[Records from a spatial question set]
--------------------------------------------------
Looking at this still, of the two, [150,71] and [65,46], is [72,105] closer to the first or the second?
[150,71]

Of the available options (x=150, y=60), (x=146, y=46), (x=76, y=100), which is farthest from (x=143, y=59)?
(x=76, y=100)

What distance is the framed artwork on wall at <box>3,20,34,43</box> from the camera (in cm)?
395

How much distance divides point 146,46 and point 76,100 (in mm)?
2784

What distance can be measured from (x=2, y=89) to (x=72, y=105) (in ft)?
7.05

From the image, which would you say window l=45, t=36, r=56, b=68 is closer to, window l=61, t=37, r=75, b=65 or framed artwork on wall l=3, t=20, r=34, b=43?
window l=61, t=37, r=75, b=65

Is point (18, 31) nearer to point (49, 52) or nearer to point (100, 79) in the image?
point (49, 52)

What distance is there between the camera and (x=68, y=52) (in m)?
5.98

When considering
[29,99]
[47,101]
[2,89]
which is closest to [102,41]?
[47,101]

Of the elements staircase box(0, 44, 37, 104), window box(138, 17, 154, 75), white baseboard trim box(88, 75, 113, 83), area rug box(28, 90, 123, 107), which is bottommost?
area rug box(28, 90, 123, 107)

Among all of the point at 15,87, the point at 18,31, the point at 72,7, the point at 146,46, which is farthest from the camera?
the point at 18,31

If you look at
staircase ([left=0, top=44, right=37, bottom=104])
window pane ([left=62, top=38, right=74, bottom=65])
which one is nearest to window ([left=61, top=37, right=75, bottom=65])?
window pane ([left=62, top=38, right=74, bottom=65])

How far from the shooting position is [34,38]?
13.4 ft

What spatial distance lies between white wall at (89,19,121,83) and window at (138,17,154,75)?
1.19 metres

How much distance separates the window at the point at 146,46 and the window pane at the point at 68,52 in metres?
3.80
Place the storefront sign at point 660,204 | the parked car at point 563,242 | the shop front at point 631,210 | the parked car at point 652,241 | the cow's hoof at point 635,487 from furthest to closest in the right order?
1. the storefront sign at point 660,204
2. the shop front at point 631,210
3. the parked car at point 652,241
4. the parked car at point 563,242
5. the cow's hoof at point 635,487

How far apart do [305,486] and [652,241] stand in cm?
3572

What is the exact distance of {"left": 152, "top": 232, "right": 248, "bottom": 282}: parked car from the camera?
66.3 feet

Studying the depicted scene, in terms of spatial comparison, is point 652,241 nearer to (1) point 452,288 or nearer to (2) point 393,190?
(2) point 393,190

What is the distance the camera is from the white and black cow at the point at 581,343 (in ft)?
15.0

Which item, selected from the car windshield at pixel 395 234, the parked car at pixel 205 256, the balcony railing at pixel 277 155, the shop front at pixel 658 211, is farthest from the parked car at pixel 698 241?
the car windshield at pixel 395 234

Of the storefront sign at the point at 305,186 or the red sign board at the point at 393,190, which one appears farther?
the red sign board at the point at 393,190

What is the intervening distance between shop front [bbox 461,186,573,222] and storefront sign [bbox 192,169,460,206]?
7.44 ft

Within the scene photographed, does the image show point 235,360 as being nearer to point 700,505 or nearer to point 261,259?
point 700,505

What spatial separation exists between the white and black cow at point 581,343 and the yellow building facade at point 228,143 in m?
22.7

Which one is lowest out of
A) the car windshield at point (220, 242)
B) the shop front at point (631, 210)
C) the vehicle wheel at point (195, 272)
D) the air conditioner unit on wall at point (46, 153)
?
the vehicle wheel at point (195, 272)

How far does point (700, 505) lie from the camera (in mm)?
--------------------------------------------------
Please copy the material above word for word, starting with the line that contains "What is the intervening" and continuing through the last line of the material.

Finished task
What is the intervening distance between shop front [bbox 461,186,573,222] and storefront sign [bbox 192,169,460,206]?
7.44 ft

Within the scene photographed, does the image show point 235,360 as being nearer to point 700,505 or nearer to point 261,259?
point 700,505

What spatial separation exists between the white and black cow at point 581,343 and the yellow building facade at point 228,143 in m?
22.7

Which one is lowest out of
A) the car windshield at point (220, 242)
B) the shop front at point (631, 210)
C) the vehicle wheel at point (195, 272)
D) the air conditioner unit on wall at point (46, 153)
?
the vehicle wheel at point (195, 272)

How far does point (700, 505) lie from the camera (in mm)?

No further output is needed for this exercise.